How is the initial meeting conducted, and what information does the studio gather before presenting a proposal? Does the process include approval of the technical design before moving forward with construction? How is the construction managed—is there direct supervision, or is it delegated? What is the policy regarding revisions at each stage of the project?

The answers to these questions reveal more about a studio’s working model than any portfolio presentation.

What process consistency entails

True bespoke work requires consistency throughout every stage: the studio does not propose a style before fully understanding the client, does not delegate project management without its own supervision, and does not move on to the next phase without approval of the previous one. Above all: it does not treat two projects as identical, even if they share a budget, building, and similar aesthetic references.

The first meeting is a conversation about the client, not about the studio. A bespoke studio doesn’t start by showing its portfolio. It starts by listening.
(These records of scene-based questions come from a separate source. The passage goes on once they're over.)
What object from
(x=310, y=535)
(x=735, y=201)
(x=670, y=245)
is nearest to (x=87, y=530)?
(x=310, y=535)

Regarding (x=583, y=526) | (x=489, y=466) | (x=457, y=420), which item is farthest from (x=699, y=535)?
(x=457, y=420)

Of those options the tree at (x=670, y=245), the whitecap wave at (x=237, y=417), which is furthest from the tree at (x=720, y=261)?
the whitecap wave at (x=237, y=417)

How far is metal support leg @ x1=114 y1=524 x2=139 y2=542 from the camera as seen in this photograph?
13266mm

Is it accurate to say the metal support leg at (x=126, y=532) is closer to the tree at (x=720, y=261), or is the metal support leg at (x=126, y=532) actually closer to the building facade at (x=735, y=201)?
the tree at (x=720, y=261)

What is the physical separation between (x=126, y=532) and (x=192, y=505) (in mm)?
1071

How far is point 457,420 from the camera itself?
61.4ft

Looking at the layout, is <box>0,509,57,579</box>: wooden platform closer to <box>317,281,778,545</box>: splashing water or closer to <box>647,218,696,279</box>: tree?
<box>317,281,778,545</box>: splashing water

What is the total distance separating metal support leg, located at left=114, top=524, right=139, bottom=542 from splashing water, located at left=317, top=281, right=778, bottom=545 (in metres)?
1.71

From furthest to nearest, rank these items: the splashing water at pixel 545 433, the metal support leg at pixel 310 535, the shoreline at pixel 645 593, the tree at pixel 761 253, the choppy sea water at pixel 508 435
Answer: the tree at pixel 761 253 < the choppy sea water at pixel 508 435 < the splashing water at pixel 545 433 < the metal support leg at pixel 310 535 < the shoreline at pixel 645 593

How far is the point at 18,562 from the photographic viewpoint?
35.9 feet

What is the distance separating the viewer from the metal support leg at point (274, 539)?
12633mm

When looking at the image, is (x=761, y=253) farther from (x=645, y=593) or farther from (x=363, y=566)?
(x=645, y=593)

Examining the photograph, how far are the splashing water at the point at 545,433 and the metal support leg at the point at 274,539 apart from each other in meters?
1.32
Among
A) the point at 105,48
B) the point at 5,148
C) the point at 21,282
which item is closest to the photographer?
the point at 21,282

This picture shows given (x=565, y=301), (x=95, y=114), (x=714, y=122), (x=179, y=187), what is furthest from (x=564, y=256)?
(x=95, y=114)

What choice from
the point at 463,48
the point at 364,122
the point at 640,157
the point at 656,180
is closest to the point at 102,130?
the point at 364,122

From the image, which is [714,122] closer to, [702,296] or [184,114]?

The portfolio exists to demonstrate technical skill and the quality of execution—not to impose a style on the client.

The budget issue

Custom work doesn’t necessarily mean unlimited budgets. It means being honest about what’s possible within each budget—and the ability to make choices that maximize the available results.

A design studio that truly offers bespoke services is able to adapt the design to the budget without compromising its integrity. What changes is the scope of the work or the materials chosen—not the process, not the attention to detail, and not the alignment with the people who will be living in the space.

What doesn't fit the budget is the attention paid to the process—nor the commitment to ensuring that the result reflects the people who will be using the space.

At Atelier Spacemakers, no two projects are alike. The process is the same—but the result is always unique.